For our work in organizational safety it seems to me we have to take on two messages: 1)awareness isn’t the end point generally, and 2) divided attention tasks in the workplace are hazardous.
Thanks again for your comment, and lets stay in touch.
Tom
Thank you Tom for another thought-provoking article. To my mind, the encouragement and practice of mindfulness, or being in the moment, IS an effective strategy for managing our tendency toward cognitive drift to the unconscious mind where we’re most comfortable. The practice of being mindful HAS to start with a conscious decision to attend to the moment. I think that positioning sets the stage for creating safety and resilience in ways that simple awareness can’t. Awareness reminds me of the conundrum my cognitive psychology professor used to introduce our subject, “This course will be the only one you take that forces you to use the organ being studied to learn how that same organ works.” At the exposure level, I believe mindfulness better supports the ability to create and maintain a safe worksite.
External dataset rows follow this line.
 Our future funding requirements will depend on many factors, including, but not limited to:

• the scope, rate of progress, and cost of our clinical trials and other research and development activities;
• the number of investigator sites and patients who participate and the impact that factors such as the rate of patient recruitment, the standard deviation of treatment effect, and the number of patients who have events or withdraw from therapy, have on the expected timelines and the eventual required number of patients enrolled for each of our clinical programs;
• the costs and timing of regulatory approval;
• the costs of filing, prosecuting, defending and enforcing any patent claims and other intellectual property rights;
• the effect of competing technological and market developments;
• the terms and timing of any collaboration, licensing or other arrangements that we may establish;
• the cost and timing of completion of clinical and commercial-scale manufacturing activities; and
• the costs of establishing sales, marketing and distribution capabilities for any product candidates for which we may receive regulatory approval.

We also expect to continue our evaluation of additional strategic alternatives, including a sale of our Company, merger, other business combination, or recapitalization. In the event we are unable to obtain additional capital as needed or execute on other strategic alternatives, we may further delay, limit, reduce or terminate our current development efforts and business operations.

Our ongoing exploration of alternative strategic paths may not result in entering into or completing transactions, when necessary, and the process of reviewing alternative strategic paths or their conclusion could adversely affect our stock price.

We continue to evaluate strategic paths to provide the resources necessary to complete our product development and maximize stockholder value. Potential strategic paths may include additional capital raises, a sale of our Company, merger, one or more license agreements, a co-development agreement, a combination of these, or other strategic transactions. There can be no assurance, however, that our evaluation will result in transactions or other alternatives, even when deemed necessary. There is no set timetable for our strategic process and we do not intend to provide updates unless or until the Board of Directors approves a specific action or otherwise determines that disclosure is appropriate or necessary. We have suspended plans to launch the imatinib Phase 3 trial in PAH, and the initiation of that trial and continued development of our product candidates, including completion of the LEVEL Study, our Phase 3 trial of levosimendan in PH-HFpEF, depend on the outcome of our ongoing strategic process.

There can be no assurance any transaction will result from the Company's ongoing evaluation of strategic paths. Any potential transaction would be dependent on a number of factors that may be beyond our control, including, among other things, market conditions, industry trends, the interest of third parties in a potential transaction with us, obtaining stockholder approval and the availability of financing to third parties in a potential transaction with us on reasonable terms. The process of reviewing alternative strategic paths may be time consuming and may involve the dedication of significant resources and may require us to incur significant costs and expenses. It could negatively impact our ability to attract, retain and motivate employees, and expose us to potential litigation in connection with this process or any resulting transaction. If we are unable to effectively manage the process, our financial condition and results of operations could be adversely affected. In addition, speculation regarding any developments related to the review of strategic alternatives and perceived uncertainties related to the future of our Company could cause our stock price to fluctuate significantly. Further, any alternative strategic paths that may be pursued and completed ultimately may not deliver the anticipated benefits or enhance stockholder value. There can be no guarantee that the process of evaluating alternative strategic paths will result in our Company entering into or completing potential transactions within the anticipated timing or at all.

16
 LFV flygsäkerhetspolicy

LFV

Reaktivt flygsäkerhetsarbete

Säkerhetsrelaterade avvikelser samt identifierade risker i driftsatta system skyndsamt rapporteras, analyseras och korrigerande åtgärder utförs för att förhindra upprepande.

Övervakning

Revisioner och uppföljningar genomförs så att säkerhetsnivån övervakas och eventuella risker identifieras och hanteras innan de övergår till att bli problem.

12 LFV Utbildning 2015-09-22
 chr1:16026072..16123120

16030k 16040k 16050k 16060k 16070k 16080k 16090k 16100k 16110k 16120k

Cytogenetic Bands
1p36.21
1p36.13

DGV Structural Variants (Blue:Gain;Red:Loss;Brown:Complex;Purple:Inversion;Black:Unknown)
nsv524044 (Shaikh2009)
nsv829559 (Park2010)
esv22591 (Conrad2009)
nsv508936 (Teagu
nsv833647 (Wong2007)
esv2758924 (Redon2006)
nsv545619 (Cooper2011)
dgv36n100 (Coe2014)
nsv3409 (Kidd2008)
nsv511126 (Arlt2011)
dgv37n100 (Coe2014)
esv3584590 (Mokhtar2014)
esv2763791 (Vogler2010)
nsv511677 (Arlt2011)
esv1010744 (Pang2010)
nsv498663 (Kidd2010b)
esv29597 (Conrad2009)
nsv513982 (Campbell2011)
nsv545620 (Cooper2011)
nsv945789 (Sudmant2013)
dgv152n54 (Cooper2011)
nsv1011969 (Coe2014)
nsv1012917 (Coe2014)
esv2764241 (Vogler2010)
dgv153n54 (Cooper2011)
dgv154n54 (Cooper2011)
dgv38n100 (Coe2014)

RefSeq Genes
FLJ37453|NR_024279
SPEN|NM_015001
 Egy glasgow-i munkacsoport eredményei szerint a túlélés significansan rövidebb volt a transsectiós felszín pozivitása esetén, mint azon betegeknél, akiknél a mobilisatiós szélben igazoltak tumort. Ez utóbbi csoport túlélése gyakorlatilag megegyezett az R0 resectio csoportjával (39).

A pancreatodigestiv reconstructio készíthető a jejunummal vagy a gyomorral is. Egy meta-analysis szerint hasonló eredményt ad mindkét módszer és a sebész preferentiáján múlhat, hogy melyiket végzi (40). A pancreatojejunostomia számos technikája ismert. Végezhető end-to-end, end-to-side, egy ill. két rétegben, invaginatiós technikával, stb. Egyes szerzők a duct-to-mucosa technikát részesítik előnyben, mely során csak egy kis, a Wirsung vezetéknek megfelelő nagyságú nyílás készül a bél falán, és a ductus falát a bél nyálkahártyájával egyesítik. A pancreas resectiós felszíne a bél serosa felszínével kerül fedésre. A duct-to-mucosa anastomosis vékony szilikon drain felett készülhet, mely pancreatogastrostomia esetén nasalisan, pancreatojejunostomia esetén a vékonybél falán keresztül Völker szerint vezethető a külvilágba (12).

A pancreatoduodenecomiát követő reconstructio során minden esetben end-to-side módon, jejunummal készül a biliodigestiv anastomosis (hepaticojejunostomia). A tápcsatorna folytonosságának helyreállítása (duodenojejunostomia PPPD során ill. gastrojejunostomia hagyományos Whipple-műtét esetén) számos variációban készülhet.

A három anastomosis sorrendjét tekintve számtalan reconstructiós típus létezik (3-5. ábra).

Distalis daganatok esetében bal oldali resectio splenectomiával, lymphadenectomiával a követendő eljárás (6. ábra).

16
Thanks again to you and the providers of the thoughtful responses for another great discussion.
In response to “What senior leader action are most effective”? Instead of safety/compliance think “Risk Management.” Compliance is often the most basic place to start working on safety. Compliance does not equal safety. As an example the Titanic had more lifeboat capacity than the rules at the time dictated, yet as history teaches us this was not enough for the disaster they met. So while compliance is important, time and energy into risk management in my mind is of more value.
Tom,
Thanks for the article sharing. All you’ve written in this article is correct——-Awareness is not everything. But I believe it’ll be a “vice versa” for anything else. I don’t see a safe workplace itself is enough for injuries prevention either without safety awareness. Just like american football, with all those personal protection gears, it somehow encourages the players to take risky and reckless moves even more, and causes serious injuries.
On the other hand, in some industries, there are some workplace just won’t be perfectly safe for many reasons, that’s where awareness or mindfulness shall always be raised and emphasized.
Regards,
Li Jun
Excellent article on the need for meaningful Safety Leadership at the corporate level! Over the years, hourly and salaried employees see and hear a lot of comments from management that “Safety is the #1 Goal” for the organization. Perhaps this is true in the hearts of the management team but in order to be a Leader, you’ve got to go beyond the rhetoric and develop/implement actions that will have a significant impact on preventing the next injury. Great job on this article, keep up the good work!